La relecture ne se cantonne pas à l’orthographe. Voici une méthode de relecture éprouvée par Frédéric Barbas, correcteur d’édition, afin d’améliorer la lisibilité de vos textes et votre style.

> Seconde partie de l’article  : Comment évaluer son texte et le corriger efficacement en 4 étapes

Quatrième étape : la relecture,  les bases du nettoyage d’un texte

 

Préparez votre relecture 

 

L’orthographe, un écueil pour la concentration

Je suis de ceux pour qui la présence trop importante de fautes constitue un sérieux frein à une relecture efficace. Car le sens de la phrase à laquelle je réfléchis peut finir par m’échapper si mon regard est régulièrement attiré par un « s » en trop ou un accord oublié.

Ce n’est pas la partie la plus emballante de la correction en ce qui me concerne. Mais comme il m’est impossible d’en faire l’économie, je prends mon courage à deux mains, un dictionnaire dans la troisième et je m’efforce de traquer les étourderies, en n’omettant pas bien sûr de vérifier un mot si je doute de sa signification.

C’est lorsque je considère mon texte » propre » à ce niveau que je m’attaque à tous les autres pièges qu’il recèle.

 

Le champ de mines des adverbes

Si l’on veut bien admettre le fait que nos intentions d’auteur se noient fréquemment dans des flots verbeux, et corriger le tir en conséquence, alors on tient le bon bout. Qui n’a pas caracolé un jour d’une ligne à l’autre ivre du galop des épithètes, de la cavalcade des adverbes ? Posez-vous la question suivante aussi souvent que nécessaire : à quoi sert ce mot ?
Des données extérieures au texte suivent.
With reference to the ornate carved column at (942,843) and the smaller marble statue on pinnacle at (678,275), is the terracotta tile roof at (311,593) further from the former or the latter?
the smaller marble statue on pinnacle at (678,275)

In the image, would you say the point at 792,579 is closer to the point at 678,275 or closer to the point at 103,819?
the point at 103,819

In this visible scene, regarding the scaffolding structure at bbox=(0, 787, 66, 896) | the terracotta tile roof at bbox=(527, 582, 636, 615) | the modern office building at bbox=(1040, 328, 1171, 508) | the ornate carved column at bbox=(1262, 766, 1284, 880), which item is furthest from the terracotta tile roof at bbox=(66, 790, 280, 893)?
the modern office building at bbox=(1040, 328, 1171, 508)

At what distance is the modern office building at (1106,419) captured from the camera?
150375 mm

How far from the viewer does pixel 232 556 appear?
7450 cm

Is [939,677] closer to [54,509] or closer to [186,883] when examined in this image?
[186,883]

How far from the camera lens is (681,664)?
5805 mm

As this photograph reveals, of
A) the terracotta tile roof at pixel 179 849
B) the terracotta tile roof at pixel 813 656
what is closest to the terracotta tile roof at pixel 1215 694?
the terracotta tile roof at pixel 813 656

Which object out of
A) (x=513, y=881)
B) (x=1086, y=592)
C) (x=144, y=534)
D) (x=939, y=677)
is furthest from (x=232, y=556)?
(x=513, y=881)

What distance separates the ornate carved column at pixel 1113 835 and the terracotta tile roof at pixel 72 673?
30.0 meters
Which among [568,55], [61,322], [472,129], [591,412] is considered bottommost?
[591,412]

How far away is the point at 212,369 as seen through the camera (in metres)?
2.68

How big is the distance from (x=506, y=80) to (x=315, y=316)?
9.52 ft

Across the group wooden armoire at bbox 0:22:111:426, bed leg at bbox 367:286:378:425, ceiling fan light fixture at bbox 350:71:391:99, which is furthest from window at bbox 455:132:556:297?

S’il ne valorise pas votre propos, c’est une boursouflure qu’il convient de supprimer. Il est en général facile de vérifier à quel point les adverbes alourdissent une phrase, comme les quelques lignes ci-dessous le prouvent avec une outrance drolatique :

 »  Au commencement était absolument le verbe.
Surtout après la deuxième tasse de café.
Le verbe est ton ami, le verbe est le bien ( As-tu quelques minutes à lui consacrer ?) mais il est également seul, seul face au nom obséquieusement flanqué de l’adjectif.
Et il tremble.
Farouchement.
Ceci explique illico la pente idiosyncrasique de l’écrivain à lui adjoindre aléatoirement (quoique doctement) de l’aide, sous forme d’adverbes. Mais las, trop d’adverbes tuent le verbe.
Et la verve. »

(1) Source Jeanne – a – debats

 

Lorsque se relire nécessite une tente à oxygène, il est évident que celui découvrant notre pâtée adverbiale sera à son tour au bord de l’étouffement. Comme tout un chacun, j’ai déjà eu sous les yeux un roman où l’intrigue nécessitait de progresser entre une multitude d’adverbes. Oubliez le champ lexical et le champ sémantique : c’est un champ de mines sur lequel votre concentration et votre intérêt finiront désintégrés !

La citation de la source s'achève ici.